— Exercise 1 —
In the Tawan Davis article, at what age was he ordained a minister?
— Exercise 2 —
From the Tawan Davis article, write out the stretch from "Tawan did not" through "University in England." word for word.

— Document excerpt —
<<<<
In the “Joshua generation,” priests and politicians are to lead the way, to “stand in the river,” risking their lives in dangerous currents for the sake of the people, said Spokane’s Martin Luther King remembrance celebration speaker Tawan Davis.

Born in Tacoma, he grew up in the inner city of Portland with a single mother and a sister.  His mother divorced early.  He did not meet his father until he was a teen.

Tawan did not let those credentials hold him back.  He preached his first sermon at the age of seven and was ordained a minister in the Church of God in Christ at 18.

He was student body president at Lincoln High in Portland and the first African American student body president at Georgetown University, where he graduated with honors—the first member of his family with a college education. 

After earning a master’s degree in business at Howard University in Boston, he worked two years at a financial firm in the World Trade Center, but left after surviving Sept. 11, 2001, to study for a master’s degree in social and economic stratification at Oxford University in England.

NBC and Newsweek have featured him as a national leader, said the Rev. Ezra Kinlow, introducing Tawan as a friend he knows through the national Church of God in Christ.

Tawan, 25, is “a young man who dared to dream when circumstances of his home meant that at times he had nothing to eat, but he learned to sing songs and ask God for help,” said Ezra, pastor of Holy Temple Church of God in Christ where about 300 gathered for the annual Martin Luther King, Jr., remembrance service in Spokane.

“Without God, I would be nothing,” Tawan opened his address in song.  Turning to the third chapter of Joshua, he described himself and his peers as the “Joshua generation,” following the modern Moses, Martin Luther King, Jr.
>>>>
— Provided material —
<<<<
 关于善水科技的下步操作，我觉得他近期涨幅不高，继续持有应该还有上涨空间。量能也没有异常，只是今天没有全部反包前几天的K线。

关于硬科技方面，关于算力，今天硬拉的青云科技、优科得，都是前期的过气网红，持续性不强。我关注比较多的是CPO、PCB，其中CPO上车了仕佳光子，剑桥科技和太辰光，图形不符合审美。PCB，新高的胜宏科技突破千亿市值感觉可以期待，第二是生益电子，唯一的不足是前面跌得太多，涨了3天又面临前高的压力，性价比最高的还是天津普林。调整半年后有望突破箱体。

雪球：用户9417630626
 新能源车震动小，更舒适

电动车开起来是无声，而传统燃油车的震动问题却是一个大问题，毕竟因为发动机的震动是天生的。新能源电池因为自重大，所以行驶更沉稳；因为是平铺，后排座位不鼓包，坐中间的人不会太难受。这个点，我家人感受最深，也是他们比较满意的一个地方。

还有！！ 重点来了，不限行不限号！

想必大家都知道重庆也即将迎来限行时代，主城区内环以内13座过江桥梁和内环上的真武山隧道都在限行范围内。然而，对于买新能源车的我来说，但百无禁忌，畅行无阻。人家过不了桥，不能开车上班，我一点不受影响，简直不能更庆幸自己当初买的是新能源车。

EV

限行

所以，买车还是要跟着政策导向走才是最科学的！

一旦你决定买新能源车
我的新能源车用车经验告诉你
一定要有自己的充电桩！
>>>>
<<<<
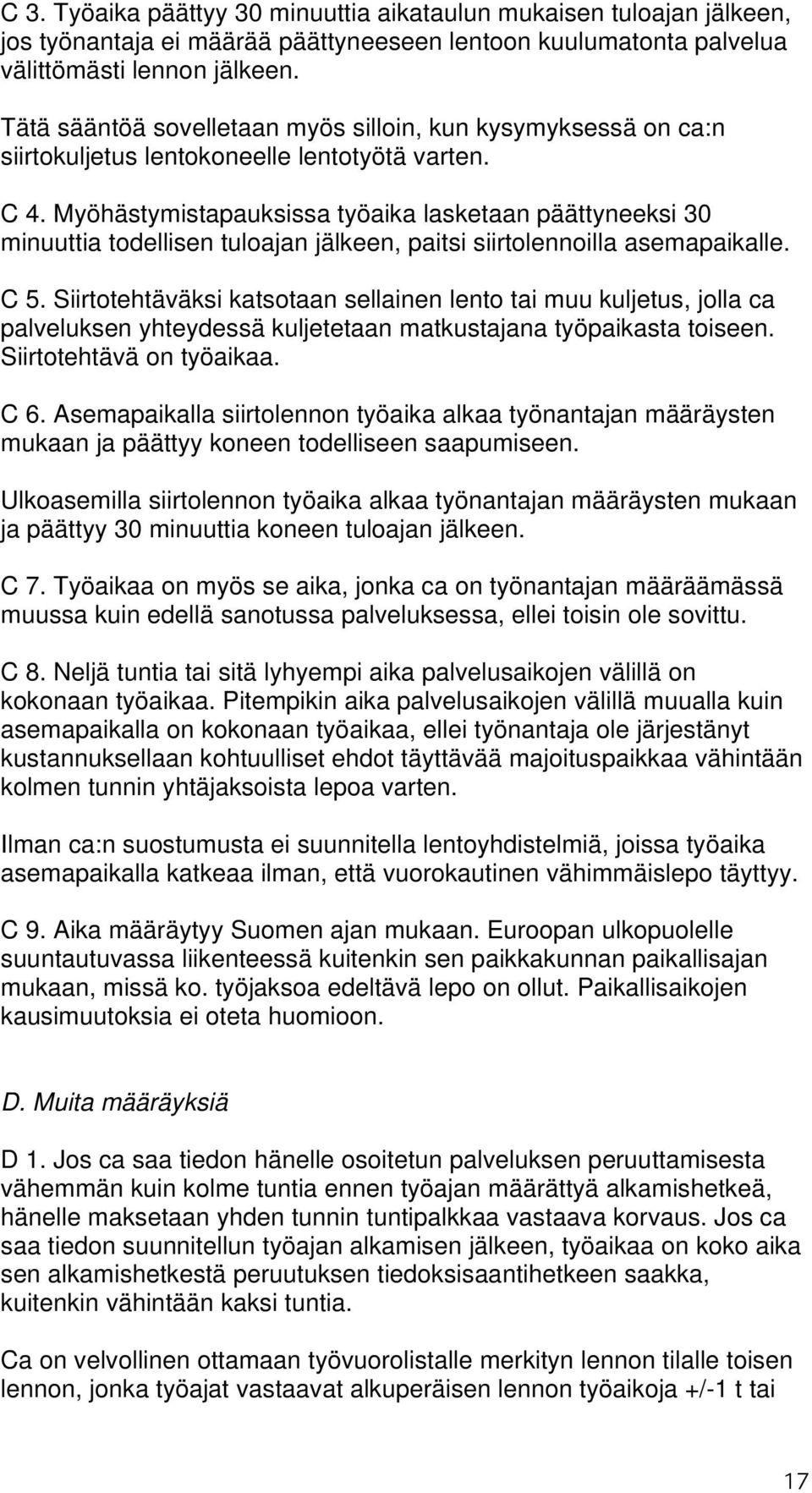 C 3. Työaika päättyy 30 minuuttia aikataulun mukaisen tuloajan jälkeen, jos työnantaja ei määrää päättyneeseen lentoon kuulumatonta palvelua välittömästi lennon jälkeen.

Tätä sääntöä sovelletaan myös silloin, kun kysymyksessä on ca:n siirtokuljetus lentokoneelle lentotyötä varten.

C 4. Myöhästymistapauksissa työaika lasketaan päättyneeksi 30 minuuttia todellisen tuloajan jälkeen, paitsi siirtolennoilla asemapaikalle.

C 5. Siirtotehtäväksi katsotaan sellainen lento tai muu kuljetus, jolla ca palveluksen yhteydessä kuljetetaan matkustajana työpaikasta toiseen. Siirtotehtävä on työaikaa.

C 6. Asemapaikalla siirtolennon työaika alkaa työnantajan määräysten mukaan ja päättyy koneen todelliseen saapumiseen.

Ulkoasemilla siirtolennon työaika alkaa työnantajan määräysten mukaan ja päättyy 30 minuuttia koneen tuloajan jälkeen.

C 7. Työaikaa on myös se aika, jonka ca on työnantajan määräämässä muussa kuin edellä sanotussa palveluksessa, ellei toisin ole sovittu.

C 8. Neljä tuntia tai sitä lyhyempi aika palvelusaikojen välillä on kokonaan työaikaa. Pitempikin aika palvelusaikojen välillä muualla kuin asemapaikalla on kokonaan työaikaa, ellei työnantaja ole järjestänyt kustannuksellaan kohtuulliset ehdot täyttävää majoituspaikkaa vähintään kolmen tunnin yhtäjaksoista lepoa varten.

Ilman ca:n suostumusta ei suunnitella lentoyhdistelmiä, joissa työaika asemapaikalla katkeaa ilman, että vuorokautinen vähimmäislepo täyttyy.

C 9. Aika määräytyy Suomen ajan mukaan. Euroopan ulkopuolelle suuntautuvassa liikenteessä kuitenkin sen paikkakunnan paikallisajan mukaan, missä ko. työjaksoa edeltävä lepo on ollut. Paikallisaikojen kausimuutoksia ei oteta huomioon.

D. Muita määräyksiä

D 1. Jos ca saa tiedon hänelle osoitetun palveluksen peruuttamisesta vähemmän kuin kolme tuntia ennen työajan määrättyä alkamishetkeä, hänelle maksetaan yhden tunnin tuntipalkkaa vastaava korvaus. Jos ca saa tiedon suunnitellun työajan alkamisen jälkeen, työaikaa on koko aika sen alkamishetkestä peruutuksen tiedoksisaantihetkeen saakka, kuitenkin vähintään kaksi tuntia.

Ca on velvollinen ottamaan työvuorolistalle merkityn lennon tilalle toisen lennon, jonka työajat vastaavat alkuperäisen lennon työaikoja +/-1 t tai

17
>>>>
— Task response 1 —
He was ordained a minister in the Church of God in Christ at 18.

— Task response 2 —
Tawan did not let those credentials hold him back.  He preached his first sermon at the age of seven and was ordained a minister in the Church of God in Christ at 18.

He was student body president at Lincoln High in Portland and the first African American student body president at Georgetown University, where he graduated with honors—the first member of his family with a college education. 

After earning a master’s degree in business at Howard University in Boston, he worked two years at a financial firm in the World Trade Center, but left after surviving Sept. 11, 2001, to study for a master’s degree in social and economic stratification at Oxford University in England.